Andrew Gillum reaffirmed his commitment to South Florida's Jewish community as he continues to face attacks questioning his support for Israel.
Standing onstage in the synagogue at the Century Pines Jewish Center, the Democratic nominee for governor discussed on Sunday his personal experiences to show that he has a strong bond with Israel and Jewish people. Any claim otherwise is misinformation, he said.
"There are some who would like to misconstrue what my relationship is with the Jewish community but they don't know the stories that I can tell about that relationship," said Gillum who campaigned in Pembroke Pines alongside prominent Jewish politicians Rep. Debbie Wasserman Schultz and former New York City mayor Michael Bloomberg.
Gillum has been accused as anti-Israel by GOP gubernatorial nominee Ron DeSantis. Republicans have sighted a critical comment that Gillum's running mate Chris King made while in college about Jewish members of Harvard's student newspaper. King has apologized for the comment.

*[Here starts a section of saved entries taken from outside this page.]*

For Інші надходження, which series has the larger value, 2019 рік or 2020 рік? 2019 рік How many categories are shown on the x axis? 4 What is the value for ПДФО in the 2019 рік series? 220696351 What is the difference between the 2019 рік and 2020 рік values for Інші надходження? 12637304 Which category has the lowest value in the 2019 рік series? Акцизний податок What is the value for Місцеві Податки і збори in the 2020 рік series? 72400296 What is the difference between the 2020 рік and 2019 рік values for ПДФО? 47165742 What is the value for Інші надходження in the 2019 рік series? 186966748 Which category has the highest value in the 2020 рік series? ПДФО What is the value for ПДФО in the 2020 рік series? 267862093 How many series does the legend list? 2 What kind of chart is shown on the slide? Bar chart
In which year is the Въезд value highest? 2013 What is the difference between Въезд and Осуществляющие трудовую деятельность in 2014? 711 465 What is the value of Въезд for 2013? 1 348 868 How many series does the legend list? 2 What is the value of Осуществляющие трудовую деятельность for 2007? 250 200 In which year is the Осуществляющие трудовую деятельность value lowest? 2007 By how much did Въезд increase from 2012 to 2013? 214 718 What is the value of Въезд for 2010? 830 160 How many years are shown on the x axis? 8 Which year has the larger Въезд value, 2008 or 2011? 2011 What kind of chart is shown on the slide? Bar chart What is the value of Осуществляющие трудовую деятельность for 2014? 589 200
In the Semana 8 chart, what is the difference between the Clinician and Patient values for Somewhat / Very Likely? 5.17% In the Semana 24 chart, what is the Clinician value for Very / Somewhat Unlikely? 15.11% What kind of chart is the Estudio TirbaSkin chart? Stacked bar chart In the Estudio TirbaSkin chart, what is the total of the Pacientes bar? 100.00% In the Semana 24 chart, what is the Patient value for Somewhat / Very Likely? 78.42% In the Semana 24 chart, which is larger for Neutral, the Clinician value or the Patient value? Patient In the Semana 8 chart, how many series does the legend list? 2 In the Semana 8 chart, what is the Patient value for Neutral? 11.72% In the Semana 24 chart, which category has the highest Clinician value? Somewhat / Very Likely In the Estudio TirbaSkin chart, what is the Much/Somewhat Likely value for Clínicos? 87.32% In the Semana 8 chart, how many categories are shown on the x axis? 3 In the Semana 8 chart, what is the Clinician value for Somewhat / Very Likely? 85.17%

But on Sunday, Gillum said he has nothing to prove. Donning a black yarmulke, the Tallahassee mayor said he's been to Israel three times and that he doesn't need to be Jewish to appreciate the religion.
He even told a story about how a Jewish family was in part responsible for his birth. He said his grandfather used to be a chauffeur for a Chicago family and would drive its Cadillac to Miami Beach for the winter. After the family patriarch died and left money for the Gillums, the grandfather stayed in the Miami area where he opened an ice cream truck. It eventually led to the first meeting between the candidate's father and mother.
"I might not be here today" if it weren't for that Jewish family, Gillum said.
Although foreign relations with Israel usually aren't a priority for a Florida governor, both candidates are promoting strong pro-Israel positions. With a population of about 630,000 people, Florida's Jewish constituency—much of which is in South Florida—will be a critical voting block during the Nov. 6 election.
DeSantis has touted his unwavering support for Israel and has said he urged President Donald Trump to recognize Jerusalem as the country's capital. Still, he has faced questions for attending events featuring far-right speakers who have been accused of anti-Semitism and racism.
Wasserman Schultz—whose district includes the Pembroke Pines Jewish center—denounced such forms of bigotry. And she called Republicans' comments about Gillum "revolting."
"It is our responsibility as Jews to stand up and push back on the criticism that is unwarranted and that we know we shoulder and have shouldered as a people for thousands of years," she said.
As attendees of the event began streaming out of the Jewish center after the event, they expressed confidence in Gillum's stance on Israel. Some—like Sheldon Privin—called the claims against him "bologne."
For Paula Ginsberg, however, King's comment was initially a concern. But after "doing a lot of homework" and hearing from Gillum's campaign about it, she now feels at ease.
"A lot of Gillum's campaign staff have reached out to me personally to respond to how that came about," she said. "I was comfortable with their response."